[Dataset entries]
================
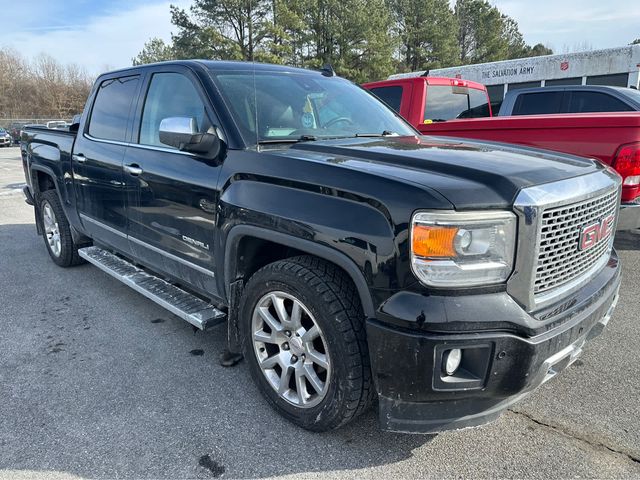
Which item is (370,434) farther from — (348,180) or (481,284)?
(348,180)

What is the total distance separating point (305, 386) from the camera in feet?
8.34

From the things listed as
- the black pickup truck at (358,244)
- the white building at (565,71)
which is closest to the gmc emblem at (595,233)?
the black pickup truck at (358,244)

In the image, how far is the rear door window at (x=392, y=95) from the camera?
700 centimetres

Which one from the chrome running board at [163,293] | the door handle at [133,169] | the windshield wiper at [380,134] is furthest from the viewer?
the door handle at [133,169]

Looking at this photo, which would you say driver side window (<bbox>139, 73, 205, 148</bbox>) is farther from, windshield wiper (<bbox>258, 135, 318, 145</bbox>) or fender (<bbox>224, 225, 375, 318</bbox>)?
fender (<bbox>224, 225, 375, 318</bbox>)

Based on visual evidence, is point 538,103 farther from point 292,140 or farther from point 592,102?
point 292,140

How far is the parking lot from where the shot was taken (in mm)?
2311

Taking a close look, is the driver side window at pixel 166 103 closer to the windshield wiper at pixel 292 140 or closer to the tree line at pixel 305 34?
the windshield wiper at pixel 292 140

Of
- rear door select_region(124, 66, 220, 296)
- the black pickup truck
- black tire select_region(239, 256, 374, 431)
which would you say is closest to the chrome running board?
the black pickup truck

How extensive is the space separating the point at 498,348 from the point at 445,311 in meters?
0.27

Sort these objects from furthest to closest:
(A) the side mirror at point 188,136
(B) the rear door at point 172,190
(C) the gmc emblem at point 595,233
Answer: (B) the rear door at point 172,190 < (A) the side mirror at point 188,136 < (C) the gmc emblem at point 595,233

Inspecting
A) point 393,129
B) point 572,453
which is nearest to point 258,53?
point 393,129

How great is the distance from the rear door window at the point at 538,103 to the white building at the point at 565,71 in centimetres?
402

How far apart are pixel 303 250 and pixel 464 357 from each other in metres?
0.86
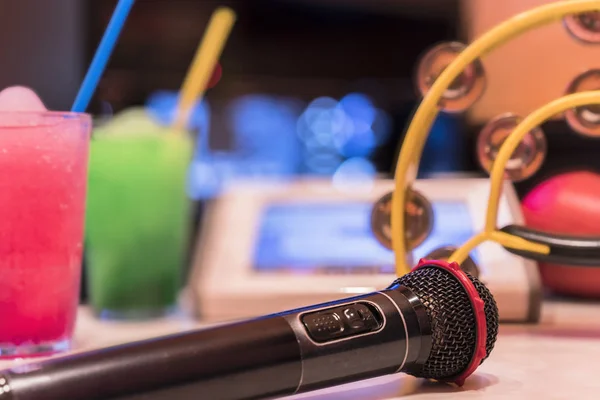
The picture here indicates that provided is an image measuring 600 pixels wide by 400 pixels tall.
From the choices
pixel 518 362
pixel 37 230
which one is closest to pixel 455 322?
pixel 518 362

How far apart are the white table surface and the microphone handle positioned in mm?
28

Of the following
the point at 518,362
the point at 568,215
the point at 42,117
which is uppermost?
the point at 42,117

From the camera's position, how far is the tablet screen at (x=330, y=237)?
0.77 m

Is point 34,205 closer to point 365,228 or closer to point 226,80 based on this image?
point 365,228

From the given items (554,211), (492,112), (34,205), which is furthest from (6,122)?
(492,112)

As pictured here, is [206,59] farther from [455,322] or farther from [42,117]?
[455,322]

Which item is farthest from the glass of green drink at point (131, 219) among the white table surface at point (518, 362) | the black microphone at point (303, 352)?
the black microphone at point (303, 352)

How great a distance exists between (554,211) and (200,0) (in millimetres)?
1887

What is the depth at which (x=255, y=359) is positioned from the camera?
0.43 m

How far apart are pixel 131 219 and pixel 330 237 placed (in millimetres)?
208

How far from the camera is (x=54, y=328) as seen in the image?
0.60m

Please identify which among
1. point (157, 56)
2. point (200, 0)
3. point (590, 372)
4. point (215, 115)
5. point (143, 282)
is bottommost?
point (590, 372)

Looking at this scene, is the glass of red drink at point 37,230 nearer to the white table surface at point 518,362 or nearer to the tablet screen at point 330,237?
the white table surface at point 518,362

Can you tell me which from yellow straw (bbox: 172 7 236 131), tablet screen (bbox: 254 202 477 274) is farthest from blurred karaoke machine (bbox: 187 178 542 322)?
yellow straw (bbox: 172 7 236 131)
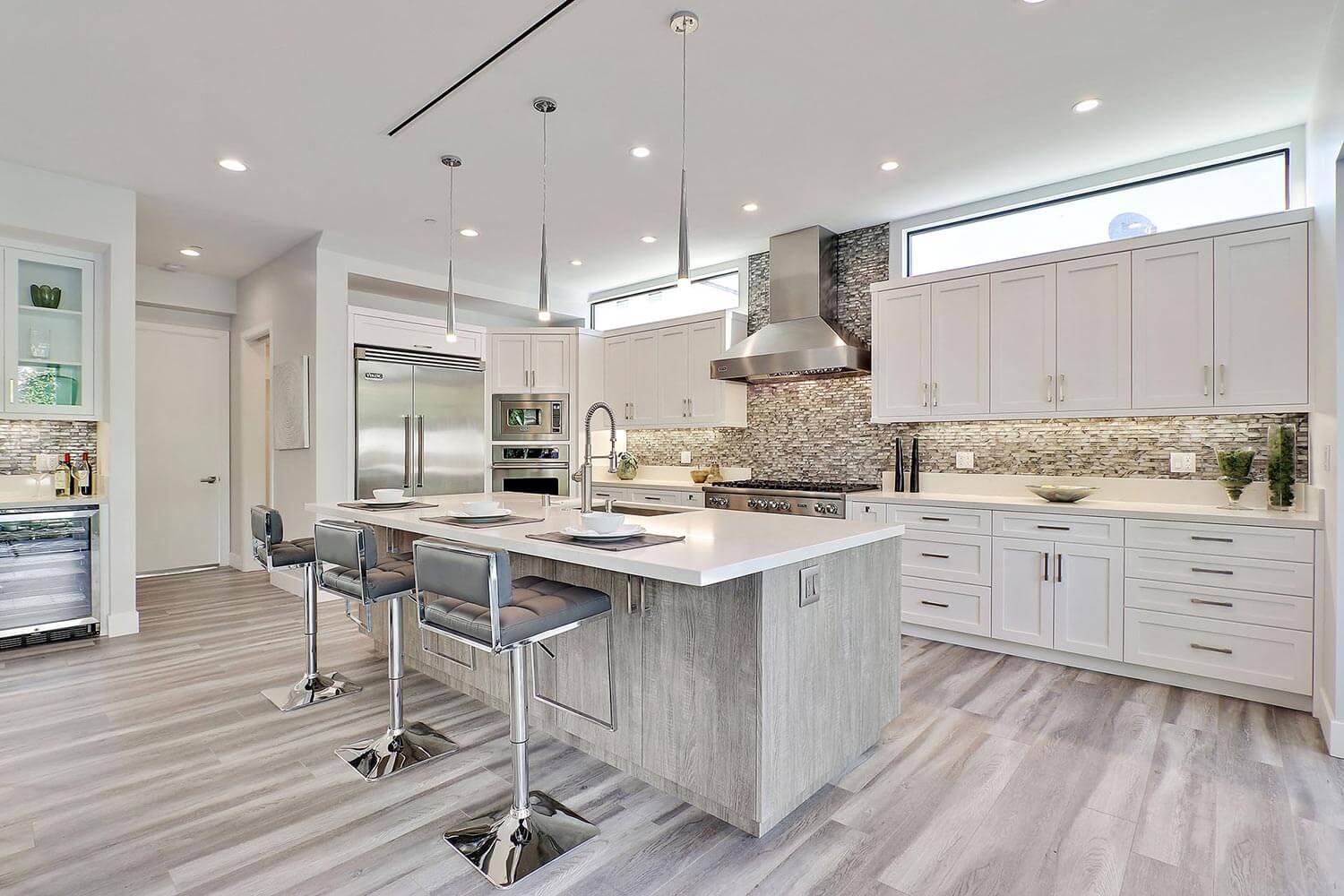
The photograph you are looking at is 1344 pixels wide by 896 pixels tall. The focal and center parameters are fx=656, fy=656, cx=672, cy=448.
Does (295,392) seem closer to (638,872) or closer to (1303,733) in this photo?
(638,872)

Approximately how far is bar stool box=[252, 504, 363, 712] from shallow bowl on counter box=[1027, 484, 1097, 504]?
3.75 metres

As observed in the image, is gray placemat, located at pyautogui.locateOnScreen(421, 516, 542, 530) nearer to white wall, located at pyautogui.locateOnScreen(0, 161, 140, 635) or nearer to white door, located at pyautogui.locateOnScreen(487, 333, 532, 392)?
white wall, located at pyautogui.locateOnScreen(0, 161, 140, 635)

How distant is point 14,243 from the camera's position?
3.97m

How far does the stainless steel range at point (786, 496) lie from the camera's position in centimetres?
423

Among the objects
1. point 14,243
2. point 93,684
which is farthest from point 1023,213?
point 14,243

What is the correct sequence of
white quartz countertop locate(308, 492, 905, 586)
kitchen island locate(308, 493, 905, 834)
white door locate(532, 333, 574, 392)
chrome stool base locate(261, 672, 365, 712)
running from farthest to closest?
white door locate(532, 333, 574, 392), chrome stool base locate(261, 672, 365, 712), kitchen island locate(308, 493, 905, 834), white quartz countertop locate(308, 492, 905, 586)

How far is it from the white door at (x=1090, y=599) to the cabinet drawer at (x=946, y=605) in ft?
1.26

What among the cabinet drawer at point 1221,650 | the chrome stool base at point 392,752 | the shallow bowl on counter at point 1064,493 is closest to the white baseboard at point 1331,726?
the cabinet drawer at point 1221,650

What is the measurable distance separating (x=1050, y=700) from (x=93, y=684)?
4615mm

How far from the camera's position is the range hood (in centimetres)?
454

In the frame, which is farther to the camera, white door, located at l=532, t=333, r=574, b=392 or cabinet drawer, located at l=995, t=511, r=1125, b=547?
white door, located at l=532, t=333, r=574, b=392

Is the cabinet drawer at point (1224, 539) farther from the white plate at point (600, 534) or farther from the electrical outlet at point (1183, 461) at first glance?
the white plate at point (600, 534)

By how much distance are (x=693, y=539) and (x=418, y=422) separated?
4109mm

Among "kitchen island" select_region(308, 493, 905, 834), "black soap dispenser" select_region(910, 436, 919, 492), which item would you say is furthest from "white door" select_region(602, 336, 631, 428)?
================
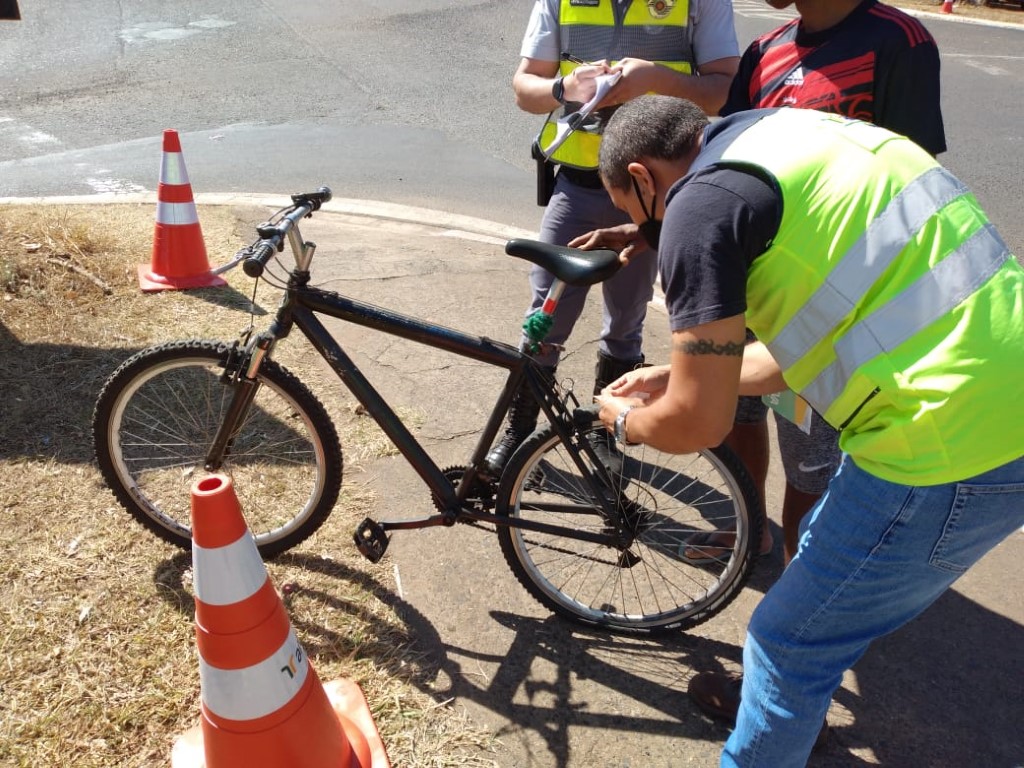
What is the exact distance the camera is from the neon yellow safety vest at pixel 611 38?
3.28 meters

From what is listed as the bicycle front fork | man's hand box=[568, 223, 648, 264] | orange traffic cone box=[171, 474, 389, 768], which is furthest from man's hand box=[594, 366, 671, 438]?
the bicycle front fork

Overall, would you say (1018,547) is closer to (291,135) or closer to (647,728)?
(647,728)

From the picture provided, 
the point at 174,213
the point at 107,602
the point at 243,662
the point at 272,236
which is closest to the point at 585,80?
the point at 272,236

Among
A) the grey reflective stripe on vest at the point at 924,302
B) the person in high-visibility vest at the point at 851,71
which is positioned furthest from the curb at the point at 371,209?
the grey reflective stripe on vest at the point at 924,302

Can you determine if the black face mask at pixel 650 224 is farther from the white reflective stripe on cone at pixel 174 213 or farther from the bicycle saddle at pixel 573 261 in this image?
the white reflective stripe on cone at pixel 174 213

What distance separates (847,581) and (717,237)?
================
▶ [Instructions to follow] Render everything in the data from the line containing "Approximately how far" down to the line containing "3.75 metres" as a Markdown table with columns n and Line. Number each row and omit blank lines.

▶ [Answer for this exercise]
| n | Line |
|---|---|
| 1 | Approximately how far is bar stool box=[252, 504, 363, 712] from shallow bowl on counter box=[1027, 484, 1097, 504]? |
| 2 | 3.75 metres |